[Some records]
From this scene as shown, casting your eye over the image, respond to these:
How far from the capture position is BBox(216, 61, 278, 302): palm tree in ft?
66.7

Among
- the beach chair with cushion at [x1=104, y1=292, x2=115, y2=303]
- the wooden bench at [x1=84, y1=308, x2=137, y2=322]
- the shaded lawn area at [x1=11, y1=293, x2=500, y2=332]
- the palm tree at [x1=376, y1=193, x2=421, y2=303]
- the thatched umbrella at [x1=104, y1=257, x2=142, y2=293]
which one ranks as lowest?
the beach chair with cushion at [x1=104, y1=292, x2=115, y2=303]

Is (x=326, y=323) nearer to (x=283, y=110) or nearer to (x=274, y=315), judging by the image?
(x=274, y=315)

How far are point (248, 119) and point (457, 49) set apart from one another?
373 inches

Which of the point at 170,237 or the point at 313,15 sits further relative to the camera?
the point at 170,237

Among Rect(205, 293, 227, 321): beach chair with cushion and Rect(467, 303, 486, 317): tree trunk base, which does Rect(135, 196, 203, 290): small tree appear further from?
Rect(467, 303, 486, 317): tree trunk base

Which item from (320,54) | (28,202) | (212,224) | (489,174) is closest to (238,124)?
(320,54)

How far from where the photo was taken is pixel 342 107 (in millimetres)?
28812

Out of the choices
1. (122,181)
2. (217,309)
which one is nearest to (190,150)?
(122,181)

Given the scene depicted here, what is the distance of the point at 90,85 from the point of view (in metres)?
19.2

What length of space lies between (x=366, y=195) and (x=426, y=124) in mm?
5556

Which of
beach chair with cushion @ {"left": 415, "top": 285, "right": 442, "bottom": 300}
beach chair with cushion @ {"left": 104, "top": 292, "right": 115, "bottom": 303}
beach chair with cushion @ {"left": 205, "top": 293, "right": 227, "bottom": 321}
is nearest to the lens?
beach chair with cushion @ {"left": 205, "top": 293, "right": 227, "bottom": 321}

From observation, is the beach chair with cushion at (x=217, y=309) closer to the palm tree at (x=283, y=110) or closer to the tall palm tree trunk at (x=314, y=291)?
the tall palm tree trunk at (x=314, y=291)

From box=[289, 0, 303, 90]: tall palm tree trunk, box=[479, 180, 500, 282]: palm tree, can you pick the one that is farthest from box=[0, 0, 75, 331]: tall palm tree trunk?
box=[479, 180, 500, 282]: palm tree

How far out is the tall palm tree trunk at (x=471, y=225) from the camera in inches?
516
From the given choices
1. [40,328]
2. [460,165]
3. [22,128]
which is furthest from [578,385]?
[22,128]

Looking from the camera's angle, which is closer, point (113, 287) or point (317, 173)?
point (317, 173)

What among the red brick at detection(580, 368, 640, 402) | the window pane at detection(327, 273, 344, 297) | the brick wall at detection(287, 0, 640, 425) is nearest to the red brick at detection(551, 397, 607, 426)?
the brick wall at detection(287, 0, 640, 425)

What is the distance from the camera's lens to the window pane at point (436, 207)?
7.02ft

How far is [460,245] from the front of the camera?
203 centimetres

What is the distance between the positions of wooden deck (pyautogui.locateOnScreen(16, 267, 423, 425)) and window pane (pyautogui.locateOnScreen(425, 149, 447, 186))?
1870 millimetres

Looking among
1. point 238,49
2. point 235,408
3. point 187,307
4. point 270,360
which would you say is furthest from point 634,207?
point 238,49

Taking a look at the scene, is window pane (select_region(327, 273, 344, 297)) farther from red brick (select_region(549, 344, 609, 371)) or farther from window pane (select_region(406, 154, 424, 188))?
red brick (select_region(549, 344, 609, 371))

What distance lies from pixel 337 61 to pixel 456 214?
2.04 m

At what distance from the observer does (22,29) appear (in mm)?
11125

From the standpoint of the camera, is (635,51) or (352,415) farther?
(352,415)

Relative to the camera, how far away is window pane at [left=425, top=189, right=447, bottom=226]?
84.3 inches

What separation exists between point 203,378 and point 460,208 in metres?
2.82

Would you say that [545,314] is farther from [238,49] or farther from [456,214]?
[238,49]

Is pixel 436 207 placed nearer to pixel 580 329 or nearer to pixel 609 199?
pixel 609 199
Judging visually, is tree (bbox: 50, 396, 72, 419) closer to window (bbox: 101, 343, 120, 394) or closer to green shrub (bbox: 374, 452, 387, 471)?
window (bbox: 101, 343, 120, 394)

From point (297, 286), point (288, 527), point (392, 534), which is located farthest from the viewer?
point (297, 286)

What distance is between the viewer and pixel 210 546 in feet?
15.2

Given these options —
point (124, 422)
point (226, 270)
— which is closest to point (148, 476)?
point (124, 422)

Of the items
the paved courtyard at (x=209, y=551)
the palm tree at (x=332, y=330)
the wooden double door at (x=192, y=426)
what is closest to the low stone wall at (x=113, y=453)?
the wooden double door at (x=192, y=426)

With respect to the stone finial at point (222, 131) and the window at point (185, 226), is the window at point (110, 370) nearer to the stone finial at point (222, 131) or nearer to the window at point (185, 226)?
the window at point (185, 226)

● Task description:
Repeat the lines above exactly.

● Written solution:
From this scene as shown, casting your eye over the image, respond to these:
How far from the capture position is BBox(216, 61, 278, 302): palm tree in ft?
66.7

Among
- the beach chair with cushion at [x1=104, y1=292, x2=115, y2=303]
- the wooden bench at [x1=84, y1=308, x2=137, y2=322]
- the shaded lawn area at [x1=11, y1=293, x2=500, y2=332]
- the palm tree at [x1=376, y1=193, x2=421, y2=303]
- the thatched umbrella at [x1=104, y1=257, x2=142, y2=293]
which one ranks as lowest?
the beach chair with cushion at [x1=104, y1=292, x2=115, y2=303]

Is (x=326, y=323) nearer to (x=283, y=110) or nearer to (x=274, y=315), judging by the image?
(x=274, y=315)

How far are point (248, 119) and point (457, 49) set apart from one another?
373 inches

Which of the point at 170,237 or the point at 313,15 sits further relative to the camera?
the point at 170,237

Among Rect(205, 293, 227, 321): beach chair with cushion and Rect(467, 303, 486, 317): tree trunk base, which does Rect(135, 196, 203, 290): small tree appear further from?
Rect(467, 303, 486, 317): tree trunk base

Which item from (320,54) | (28,202) | (212,224) | (489,174) is closest to (238,124)?
(320,54)

How far from where the photo was taken is pixel 342 107 (in millimetres)?
28812

Out of the choices
1. (122,181)
2. (217,309)
which one is nearest to (190,150)?
(122,181)

Given the scene depicted here, what is the distance of the point at 90,85 from the point of view (in metres)?
19.2

What length of space lies between (x=366, y=195) and (x=426, y=124) in mm?
5556

Which of
beach chair with cushion @ {"left": 415, "top": 285, "right": 442, "bottom": 300}
beach chair with cushion @ {"left": 104, "top": 292, "right": 115, "bottom": 303}
beach chair with cushion @ {"left": 205, "top": 293, "right": 227, "bottom": 321}
is nearest to the lens?
beach chair with cushion @ {"left": 205, "top": 293, "right": 227, "bottom": 321}

From observation, is the beach chair with cushion at (x=217, y=309) closer to the palm tree at (x=283, y=110) or closer to the tall palm tree trunk at (x=314, y=291)?
the tall palm tree trunk at (x=314, y=291)

From box=[289, 0, 303, 90]: tall palm tree trunk, box=[479, 180, 500, 282]: palm tree, can you pick the one that is farthest from box=[0, 0, 75, 331]: tall palm tree trunk?
box=[479, 180, 500, 282]: palm tree

How far out is the tall palm tree trunk at (x=471, y=225) from the camera in inches?
516
From the given choices
1. [40,328]
2. [460,165]
3. [22,128]
which is furthest from [578,385]?
[22,128]

Looking from the camera's angle, which is closer, point (113, 287) or point (317, 173)?
point (317, 173)

What among the red brick at detection(580, 368, 640, 402) | the window pane at detection(327, 273, 344, 297) | the brick wall at detection(287, 0, 640, 425) is nearest to the red brick at detection(551, 397, 607, 426)?
the brick wall at detection(287, 0, 640, 425)

What is the distance from the camera's lens to the window pane at point (436, 207)?
7.02ft

How far is [460,245] from the front of the camera?
203 centimetres

What is the distance between the positions of wooden deck (pyautogui.locateOnScreen(16, 267, 423, 425)) and window pane (pyautogui.locateOnScreen(425, 149, 447, 186))?
1870 millimetres

Looking among
1. point 238,49
2. point 235,408
3. point 187,307
4. point 270,360
which would you say is furthest from point 634,207?
point 238,49

Taking a look at the scene, is window pane (select_region(327, 273, 344, 297)) farther from red brick (select_region(549, 344, 609, 371)) or farther from window pane (select_region(406, 154, 424, 188))?
red brick (select_region(549, 344, 609, 371))

What distance lies from pixel 337 61 to pixel 456 214?
2.04 m

At what distance from the observer does (22,29) appear (in mm)?
11125

From the standpoint of the camera, is (635,51) or (352,415) farther?
(352,415)

Relative to the camera, how far away is window pane at [left=425, top=189, right=447, bottom=226]?
84.3 inches

What separation exists between point 203,378 and point 460,208 in metres?
2.82

Would you say that [545,314] is farther from [238,49] or farther from [456,214]?
[238,49]

Is pixel 436 207 placed nearer to pixel 580 329 or nearer to pixel 609 199?
pixel 609 199
Judging visually, is tree (bbox: 50, 396, 72, 419) closer to window (bbox: 101, 343, 120, 394) or closer to green shrub (bbox: 374, 452, 387, 471)?
window (bbox: 101, 343, 120, 394)

From point (297, 286), point (288, 527), point (392, 534), which is located farthest from the viewer?
point (297, 286)

What distance is between the viewer and pixel 210 546 in feet?
15.2

Given these options —
point (124, 422)
point (226, 270)
— which is closest to point (148, 476)?
point (124, 422)

Of the items
the paved courtyard at (x=209, y=551)
the palm tree at (x=332, y=330)
the wooden double door at (x=192, y=426)
what is closest to the low stone wall at (x=113, y=453)?
the wooden double door at (x=192, y=426)

With respect to the stone finial at point (222, 131) and the window at point (185, 226), is the window at point (110, 370) nearer to the stone finial at point (222, 131) or nearer to the window at point (185, 226)?
the window at point (185, 226)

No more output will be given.